In 1215, some barons rebelled against King John, and on June 15 that year they forced the much-despised king to place his seal on a single sheet of sheepskin parchment that contained a contract in Latin, which essentially meant that the king will respect the written law of the land, and that, among other things, he will refrain from violating the rights of landowners or throwing people in prison for no legitimate reasons. The document, Magna Carta, which the British Prime Minister David Cameron did not know in 2012 is Latin for ‘great charter’ (he went to Eton), is deemed by some scholars and rejected by others, as an innovation that laid the foundation of modern democracy. Some called it Magna Charta, and one 17th century British politician called it ‘Magna Farta’.
Within a year King John got the contract annulled, but it surfaced in various forms over the years that followed, disappeared for some centuries, surfaced again and in time became an overrated origin of the modern moral state that exists to grant liberty and justice. Apart from some obscure statements that would have made sense only to the people who lived eight centuries ago in England, there are clauses in the Magna Carta that point to the fact that a moral code is merely a perception of its times.
“Heirs may be given in marriage, but not to someone of lower social standing,” the charter says. And, “No one shall be arrested or imprisoned on the appeal of a woman for the death of any person except her husband.” And, “If a man dies owing money to Jews, his wife may have her dower and pay nothing towards the debt from it.”
The fame of the charter lies in some of its extraordinary provisions whose moral strength is familiar to the present world. “In future no official shall place a man on trial upon his own unsupported statement, without producing credible witnesses to the truth of it,” the charter stated. And, “Neither we nor our officials will seize any land or rent in payment of a debt, so long as the debtor has movable goods sufficient to discharge the debt.” And, “All merchants may enter or leave England unharmed and without fear…” The clause was to hold except in times of war when the fate of foreign merchants would depend on their nationality and on how English merchants were treated in those hostile countries (“If our own merchants are safe they shall be safe too”).
In the centuries that followed the 13th, the charter became so insignificant that several original copies of its various versions were lost or destroyed. But as Britain rose as a colonial power, the imperialists used the Magna Carta as a moral defence, which was that they had to civilise a world that did not have a Magna Carta. Merchants used it against the East India Company and the crown when their business ventures were impeded in the colonies. And, freedom fighters in the colonies used it to ask Britain for liberty.
The Magna Carta is an early reminder of the crucial difference between freedom and liberty. Liberty is freedom that is unique to humans, it is guaranteed by law. All animals are free, but in a system of humans total freedom is anarchy. Humans have thrived by letting a dominant authority regulate freedom. Liberty is a freedom that the authority has granted or has been persuaded to grant. For centuries, the state and the people have negotiated, peacefully and violently.

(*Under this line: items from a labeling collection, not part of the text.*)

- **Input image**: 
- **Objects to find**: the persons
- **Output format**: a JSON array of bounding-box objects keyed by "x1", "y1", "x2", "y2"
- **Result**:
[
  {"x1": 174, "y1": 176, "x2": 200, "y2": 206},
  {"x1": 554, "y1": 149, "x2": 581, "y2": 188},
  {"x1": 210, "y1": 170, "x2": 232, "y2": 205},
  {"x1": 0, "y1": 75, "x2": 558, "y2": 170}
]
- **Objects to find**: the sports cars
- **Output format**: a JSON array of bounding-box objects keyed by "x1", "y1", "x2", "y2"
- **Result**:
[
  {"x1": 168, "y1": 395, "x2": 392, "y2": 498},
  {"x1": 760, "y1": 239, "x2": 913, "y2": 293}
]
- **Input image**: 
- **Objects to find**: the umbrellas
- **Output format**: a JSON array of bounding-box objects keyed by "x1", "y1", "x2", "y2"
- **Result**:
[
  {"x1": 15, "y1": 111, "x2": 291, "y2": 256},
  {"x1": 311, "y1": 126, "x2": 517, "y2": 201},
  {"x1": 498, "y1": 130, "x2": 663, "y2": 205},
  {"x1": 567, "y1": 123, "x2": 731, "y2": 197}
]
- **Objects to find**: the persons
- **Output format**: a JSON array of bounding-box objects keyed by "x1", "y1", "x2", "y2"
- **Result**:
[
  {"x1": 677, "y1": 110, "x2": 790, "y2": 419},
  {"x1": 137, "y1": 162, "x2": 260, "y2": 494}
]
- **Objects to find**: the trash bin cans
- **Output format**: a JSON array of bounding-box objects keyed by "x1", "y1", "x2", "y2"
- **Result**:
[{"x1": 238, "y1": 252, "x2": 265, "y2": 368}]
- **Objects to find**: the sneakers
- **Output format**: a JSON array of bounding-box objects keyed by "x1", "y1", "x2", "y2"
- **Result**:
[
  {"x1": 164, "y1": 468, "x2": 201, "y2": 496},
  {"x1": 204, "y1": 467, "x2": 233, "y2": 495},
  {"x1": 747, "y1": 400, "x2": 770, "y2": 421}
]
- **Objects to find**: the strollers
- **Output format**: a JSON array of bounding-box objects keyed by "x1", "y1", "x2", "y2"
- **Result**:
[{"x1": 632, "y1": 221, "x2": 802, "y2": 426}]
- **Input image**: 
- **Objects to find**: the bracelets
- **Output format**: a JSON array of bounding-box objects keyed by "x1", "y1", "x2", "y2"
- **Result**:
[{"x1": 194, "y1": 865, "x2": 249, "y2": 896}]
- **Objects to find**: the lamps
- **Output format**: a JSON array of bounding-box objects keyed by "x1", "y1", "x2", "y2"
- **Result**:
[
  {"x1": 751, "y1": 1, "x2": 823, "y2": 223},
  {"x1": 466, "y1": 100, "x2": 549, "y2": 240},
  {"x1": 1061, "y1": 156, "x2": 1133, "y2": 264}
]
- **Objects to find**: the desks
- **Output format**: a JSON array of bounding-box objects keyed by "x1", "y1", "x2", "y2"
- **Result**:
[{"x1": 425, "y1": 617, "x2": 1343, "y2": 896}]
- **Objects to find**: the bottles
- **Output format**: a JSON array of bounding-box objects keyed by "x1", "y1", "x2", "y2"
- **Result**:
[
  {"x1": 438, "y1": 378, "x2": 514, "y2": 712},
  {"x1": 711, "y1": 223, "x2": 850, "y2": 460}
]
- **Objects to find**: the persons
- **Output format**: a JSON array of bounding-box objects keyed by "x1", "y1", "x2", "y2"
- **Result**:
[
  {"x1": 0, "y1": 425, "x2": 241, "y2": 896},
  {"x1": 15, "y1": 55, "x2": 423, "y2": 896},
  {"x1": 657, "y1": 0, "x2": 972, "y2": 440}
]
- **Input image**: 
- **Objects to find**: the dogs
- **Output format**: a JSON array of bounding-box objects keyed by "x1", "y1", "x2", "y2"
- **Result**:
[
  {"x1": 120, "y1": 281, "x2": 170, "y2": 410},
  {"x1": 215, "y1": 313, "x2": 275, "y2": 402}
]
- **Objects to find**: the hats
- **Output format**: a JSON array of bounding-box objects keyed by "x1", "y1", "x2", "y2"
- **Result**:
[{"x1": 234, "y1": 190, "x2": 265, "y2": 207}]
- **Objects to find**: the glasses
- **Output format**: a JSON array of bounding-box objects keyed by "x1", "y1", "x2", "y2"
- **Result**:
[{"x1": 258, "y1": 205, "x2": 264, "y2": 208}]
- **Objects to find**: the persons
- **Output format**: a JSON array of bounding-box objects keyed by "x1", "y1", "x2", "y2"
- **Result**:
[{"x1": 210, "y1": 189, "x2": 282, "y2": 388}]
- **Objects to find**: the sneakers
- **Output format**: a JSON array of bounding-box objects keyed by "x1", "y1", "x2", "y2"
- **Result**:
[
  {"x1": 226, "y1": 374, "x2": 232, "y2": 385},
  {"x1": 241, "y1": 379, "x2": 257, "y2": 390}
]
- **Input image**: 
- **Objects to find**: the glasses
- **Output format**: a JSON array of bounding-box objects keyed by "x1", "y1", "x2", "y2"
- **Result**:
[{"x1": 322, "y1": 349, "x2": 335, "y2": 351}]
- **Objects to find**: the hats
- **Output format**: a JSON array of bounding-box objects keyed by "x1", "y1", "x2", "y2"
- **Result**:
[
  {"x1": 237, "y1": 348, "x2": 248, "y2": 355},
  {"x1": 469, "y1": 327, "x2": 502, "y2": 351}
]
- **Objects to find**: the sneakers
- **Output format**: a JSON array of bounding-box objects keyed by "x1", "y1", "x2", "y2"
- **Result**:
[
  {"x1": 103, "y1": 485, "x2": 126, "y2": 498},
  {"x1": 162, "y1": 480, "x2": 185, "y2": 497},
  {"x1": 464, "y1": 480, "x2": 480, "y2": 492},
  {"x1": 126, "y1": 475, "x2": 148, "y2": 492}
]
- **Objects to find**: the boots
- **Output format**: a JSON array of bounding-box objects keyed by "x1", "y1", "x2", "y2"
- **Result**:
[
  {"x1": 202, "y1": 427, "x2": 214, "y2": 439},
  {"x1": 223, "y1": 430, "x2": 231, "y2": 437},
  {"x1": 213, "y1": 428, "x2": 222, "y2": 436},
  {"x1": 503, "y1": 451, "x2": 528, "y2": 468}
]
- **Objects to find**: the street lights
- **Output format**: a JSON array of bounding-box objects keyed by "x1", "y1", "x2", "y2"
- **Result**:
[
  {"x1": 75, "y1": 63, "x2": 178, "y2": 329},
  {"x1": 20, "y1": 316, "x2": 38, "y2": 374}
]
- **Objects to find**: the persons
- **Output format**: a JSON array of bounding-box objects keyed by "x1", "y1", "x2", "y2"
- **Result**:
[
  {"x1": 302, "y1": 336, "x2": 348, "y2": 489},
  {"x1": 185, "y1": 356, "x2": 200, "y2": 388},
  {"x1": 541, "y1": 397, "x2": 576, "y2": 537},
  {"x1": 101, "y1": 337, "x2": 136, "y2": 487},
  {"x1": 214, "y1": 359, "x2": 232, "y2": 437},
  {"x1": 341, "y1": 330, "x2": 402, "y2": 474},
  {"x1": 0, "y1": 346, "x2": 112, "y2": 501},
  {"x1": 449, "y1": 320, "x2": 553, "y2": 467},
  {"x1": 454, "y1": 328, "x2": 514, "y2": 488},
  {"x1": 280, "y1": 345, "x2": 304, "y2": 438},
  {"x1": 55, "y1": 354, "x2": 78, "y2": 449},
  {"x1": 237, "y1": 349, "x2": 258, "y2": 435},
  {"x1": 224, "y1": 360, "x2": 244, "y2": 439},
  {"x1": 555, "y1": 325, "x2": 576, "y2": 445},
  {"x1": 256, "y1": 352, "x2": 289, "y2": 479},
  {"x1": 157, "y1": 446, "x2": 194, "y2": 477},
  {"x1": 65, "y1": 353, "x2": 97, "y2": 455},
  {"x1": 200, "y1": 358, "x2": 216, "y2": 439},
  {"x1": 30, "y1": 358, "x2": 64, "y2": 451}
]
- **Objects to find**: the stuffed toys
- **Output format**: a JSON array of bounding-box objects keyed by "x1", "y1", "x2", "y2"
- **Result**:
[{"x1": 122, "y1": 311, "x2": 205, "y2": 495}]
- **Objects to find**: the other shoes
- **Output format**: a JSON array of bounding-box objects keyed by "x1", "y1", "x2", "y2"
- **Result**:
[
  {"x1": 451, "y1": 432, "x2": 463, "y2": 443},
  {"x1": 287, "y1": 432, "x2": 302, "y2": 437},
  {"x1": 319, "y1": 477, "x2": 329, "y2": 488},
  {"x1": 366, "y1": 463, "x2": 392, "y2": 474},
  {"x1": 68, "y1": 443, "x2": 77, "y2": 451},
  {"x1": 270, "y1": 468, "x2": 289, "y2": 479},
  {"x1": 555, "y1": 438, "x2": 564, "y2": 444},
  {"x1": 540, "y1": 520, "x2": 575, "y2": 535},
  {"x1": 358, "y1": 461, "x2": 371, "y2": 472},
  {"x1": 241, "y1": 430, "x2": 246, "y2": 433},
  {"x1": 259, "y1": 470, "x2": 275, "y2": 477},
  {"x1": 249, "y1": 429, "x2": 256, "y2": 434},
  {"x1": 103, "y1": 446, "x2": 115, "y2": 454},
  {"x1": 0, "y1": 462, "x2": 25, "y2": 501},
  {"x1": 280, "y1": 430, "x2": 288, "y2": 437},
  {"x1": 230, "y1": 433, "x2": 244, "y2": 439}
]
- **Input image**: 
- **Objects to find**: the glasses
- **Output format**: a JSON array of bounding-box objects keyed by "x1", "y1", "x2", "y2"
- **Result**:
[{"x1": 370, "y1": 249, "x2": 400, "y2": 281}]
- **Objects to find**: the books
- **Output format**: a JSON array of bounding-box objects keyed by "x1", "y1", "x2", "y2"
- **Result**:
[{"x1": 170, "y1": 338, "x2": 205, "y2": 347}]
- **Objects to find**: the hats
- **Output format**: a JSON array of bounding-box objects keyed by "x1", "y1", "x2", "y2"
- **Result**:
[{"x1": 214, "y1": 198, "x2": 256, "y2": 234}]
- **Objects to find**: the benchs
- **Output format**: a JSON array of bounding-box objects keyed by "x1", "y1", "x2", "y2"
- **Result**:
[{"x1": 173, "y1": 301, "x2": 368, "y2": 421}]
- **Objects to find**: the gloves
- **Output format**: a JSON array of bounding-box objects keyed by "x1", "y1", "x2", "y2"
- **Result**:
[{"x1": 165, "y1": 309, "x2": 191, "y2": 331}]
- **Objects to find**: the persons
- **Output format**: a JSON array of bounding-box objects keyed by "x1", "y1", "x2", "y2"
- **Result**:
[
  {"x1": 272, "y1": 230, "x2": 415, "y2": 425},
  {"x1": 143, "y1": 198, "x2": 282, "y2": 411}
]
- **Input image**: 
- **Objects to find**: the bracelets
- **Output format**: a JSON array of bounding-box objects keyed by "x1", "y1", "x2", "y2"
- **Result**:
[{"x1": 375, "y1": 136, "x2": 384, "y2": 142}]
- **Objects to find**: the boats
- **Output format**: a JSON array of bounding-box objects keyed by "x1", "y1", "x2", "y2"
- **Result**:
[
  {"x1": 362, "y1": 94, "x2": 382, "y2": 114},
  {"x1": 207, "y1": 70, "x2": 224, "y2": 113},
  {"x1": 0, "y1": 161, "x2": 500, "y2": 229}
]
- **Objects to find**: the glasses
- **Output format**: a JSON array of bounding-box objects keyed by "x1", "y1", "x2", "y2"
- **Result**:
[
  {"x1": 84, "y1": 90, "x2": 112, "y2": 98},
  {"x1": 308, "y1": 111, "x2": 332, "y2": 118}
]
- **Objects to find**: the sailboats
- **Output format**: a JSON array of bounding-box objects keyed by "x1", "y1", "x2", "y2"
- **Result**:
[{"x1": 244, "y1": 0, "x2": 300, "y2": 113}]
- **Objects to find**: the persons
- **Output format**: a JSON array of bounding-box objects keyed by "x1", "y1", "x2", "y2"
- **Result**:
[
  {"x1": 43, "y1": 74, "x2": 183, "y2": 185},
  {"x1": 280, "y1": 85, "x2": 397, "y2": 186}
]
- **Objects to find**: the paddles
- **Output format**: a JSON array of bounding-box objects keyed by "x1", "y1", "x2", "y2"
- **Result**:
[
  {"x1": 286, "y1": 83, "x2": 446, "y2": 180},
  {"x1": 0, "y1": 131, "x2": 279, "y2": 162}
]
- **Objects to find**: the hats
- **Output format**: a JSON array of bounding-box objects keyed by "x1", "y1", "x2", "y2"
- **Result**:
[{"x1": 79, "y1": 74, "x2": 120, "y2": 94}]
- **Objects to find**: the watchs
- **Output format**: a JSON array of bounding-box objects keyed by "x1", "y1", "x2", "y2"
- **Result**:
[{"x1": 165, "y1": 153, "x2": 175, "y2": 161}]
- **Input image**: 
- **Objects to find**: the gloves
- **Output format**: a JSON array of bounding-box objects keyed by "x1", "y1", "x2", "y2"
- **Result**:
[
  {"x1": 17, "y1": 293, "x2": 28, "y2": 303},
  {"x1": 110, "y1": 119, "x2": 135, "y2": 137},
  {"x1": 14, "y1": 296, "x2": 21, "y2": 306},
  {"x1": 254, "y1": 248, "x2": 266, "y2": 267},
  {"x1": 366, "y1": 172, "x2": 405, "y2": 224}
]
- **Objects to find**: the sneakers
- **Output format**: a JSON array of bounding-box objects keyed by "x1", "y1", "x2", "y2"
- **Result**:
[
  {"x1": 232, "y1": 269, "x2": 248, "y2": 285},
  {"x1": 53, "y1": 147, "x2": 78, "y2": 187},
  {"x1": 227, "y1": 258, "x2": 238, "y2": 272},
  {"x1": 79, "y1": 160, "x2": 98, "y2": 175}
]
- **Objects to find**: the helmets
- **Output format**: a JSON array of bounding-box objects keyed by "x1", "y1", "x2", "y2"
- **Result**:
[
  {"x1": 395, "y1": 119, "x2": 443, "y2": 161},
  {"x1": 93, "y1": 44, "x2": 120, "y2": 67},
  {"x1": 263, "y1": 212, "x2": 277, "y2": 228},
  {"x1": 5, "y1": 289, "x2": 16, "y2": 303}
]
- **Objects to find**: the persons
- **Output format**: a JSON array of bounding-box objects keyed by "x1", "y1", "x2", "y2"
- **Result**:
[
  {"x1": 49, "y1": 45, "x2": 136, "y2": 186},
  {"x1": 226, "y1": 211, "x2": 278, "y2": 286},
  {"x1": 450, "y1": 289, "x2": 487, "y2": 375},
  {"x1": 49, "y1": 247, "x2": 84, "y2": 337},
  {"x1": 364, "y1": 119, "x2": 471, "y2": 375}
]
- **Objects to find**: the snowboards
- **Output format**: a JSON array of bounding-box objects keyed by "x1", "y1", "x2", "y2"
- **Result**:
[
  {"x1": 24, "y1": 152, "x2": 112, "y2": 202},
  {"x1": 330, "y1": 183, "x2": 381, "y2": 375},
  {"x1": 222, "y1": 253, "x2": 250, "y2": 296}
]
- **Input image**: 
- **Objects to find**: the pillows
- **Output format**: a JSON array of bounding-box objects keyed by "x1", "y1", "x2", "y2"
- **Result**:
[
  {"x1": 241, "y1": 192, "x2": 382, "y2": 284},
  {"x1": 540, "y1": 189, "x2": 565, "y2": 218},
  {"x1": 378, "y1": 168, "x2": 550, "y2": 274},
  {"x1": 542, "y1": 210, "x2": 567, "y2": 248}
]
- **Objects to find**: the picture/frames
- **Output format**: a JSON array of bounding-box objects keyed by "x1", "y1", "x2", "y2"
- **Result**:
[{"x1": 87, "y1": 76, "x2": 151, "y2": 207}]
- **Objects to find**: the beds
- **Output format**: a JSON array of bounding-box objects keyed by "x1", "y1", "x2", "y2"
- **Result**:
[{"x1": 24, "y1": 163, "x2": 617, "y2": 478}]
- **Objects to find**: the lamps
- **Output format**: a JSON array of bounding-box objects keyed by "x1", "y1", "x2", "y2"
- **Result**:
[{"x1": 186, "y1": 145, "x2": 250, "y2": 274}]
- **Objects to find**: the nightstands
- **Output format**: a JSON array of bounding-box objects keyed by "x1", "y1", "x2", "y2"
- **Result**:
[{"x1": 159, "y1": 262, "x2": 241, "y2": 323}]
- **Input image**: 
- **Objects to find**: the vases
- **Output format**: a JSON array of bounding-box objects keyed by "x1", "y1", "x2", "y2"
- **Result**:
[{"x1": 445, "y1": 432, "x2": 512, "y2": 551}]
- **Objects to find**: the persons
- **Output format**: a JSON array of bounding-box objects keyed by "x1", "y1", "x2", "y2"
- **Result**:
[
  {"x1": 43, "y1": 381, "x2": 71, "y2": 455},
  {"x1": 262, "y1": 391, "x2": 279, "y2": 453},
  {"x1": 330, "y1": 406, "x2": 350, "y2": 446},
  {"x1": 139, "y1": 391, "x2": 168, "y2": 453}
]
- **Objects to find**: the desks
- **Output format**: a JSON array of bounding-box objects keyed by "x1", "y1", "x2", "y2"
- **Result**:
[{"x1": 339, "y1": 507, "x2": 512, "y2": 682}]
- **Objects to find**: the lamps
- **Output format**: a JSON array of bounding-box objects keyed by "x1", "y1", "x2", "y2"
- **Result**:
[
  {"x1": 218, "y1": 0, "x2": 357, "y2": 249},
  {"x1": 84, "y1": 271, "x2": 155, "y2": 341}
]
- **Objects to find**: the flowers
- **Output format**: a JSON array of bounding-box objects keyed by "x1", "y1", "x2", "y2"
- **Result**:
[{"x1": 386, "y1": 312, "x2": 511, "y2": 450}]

Marking seven hundreds of the Magna Carta on June 15, 1915, The New York Times devoted 65 words on Page 12 to the charter. The note included the words, ‘The struggle between two principles began then, and its seven hundredth anniversary finds the greatest — let us hope the last — battle in that struggle at its height.”
Every age overestimates its own importance. Across the world, the ‘struggle’ continues between state and people. In some regions, the negotiations have ceased. They never have in modern India, which is our greatest fortune. But there is much to be won yet.
The hundreds of thousands of undertrials in India, many of whom are in prison for years because they cannot afford lawyers, and artists whose rights are subordinate to the thugs who are easily offended, await the simple glories of liberty.
Often, a liberty that is granted in theory does not exist in practice. In a police station, for instance. The near impossibility of human rights in a typical Indian police station, where there are severe custodial beatings of suspects, is a tacit understanding between the state and the elite. In a society where the competence of the police is not very high and the judicial process is slow, a suspension of liberty for the underclass is viewed as a safeguard. It would appear that in a modern democracy, people are at once the rebel barons and the jerk kings.